== PASSAGE TO READ ==
⟨

When we first bought this house, the bedrooms on the first floor had dingy carpet in it. The prospective tenant we had requested we replace the carpet. I can’t remember the series of events, but we determined it was better to refinish the hardwoods underneath the carpet than to continuously replace the carpets every 3-6 years. They’ve held up pretty well, but they are starting to show wear at 7 years in.

Regardless, we didn’t touch the carpet on the stairs or on the second floor of the house. It’s blue indoor/outdoor carpet. I truly can’t believe we’ve been able to house renters in this place with this carpet still in place. We’ve put it off because re-carpeting stairs is just so expensive relative to doing a whole room. One of the bedrooms on the second floor even has wood paneling, which just made it even more amazing that anybody wanted this house. It was not the most aesthetically pleasing place.

We replaced all the carpet. With the fresh carpet and fresh paint, it’s looking so much more inviting.

Then we move on to the kitchens and bathrooms. The first floor bathroom and kitchen floor were clearly just lipstick-on-a-pig situations by the flippers. The subfloor was clearly bowing and making all the cheap tile crack. The humidity issues in the bathroom (I’ll touch more on in a moment) weren’t helping matters in there.

Here you can see the kitchen (and its pink knobs!) with the tile floor. The tile had all cracked by this time.

The upstairs bathroom was original 1970s linoleum. Here’s a snip of it in its glory.

Trying to match/add the hardwood was not an option. We considered ‘luxury vinyl tile,’ but that was more expensive than I wanted to put in a rental property. I didn’t want to retile it because I just personally don’t find tile floors to be warm and cozy for a house. The only reasonable option left is ‘luxury vinyl plank.’

We requested a quote from Home Depot. Their quote was cheaper than the one we ended up going with, but we didn’t use them for good reason. We had a subfloor issue in another house. Home Depot was extremely difficult to work with. Not only were they doing questionable work, they also just threw their hands up at the subfloor issue. Luckily, we had a friend that was able to help us repair it (because we didn’t live there). We know for a fact that there’s subfloor issues here (we can see the bow in the floor at the sliding door), so we wanted to go with a contractor who could handle everything.

⟩

== REQUEST A ==
Duplicate the entries, starting at the line that contains "Height-wise, is pixel" and stopping after the end of the entries. Leave the pictures out of your answer.

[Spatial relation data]
⟨

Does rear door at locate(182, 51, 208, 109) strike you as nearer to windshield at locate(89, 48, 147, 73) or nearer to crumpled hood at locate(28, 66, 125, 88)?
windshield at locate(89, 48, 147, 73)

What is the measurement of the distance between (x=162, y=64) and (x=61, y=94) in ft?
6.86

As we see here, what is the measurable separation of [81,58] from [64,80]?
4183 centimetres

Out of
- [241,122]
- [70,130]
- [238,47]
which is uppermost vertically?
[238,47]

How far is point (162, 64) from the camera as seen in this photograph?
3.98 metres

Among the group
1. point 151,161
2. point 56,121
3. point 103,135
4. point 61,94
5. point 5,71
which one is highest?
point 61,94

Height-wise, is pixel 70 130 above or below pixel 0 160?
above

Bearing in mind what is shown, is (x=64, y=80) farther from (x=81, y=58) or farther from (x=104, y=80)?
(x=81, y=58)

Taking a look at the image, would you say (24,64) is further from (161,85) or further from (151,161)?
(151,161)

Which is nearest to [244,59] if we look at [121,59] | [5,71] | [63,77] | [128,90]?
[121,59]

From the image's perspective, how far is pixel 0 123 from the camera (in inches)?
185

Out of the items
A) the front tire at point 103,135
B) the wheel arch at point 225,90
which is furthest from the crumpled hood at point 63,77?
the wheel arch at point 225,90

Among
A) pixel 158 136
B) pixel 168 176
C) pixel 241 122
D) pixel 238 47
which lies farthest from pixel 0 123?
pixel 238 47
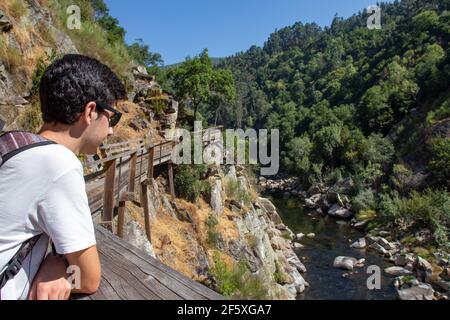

⟩

== REQUEST B ==
List every kind of floor covering named in the passage about the rental house floors.

== WRITTEN ANSWER A ==
Height-wise, is pixel 70 130 above or below pixel 0 160?
above

Bearing in mind what is shown, is (x=64, y=80) farther from (x=81, y=58) or farther from (x=104, y=80)?
(x=81, y=58)

Taking a look at the image, would you say (24,64) is further from (161,85) or further from (151,161)?
(151,161)

Which is nearest to [244,59] if we look at [121,59] | [5,71] | [63,77] | [128,90]?
[121,59]

From the image's perspective, how far is pixel 0 123 from the camera (in inches)?
185

Out of the items
A) the front tire at point 103,135
B) the wheel arch at point 225,90
which is furthest from the crumpled hood at point 63,77?
the wheel arch at point 225,90

Among
A) pixel 158 136
B) pixel 168 176
C) pixel 241 122
D) pixel 238 47
which lies farthest from pixel 0 123?
pixel 238 47

== WRITTEN ANSWER B ==
- Carpet
- Hardwood
- Tile
- Linoleum
- Luxury vinyl tile
- Luxury vinyl plank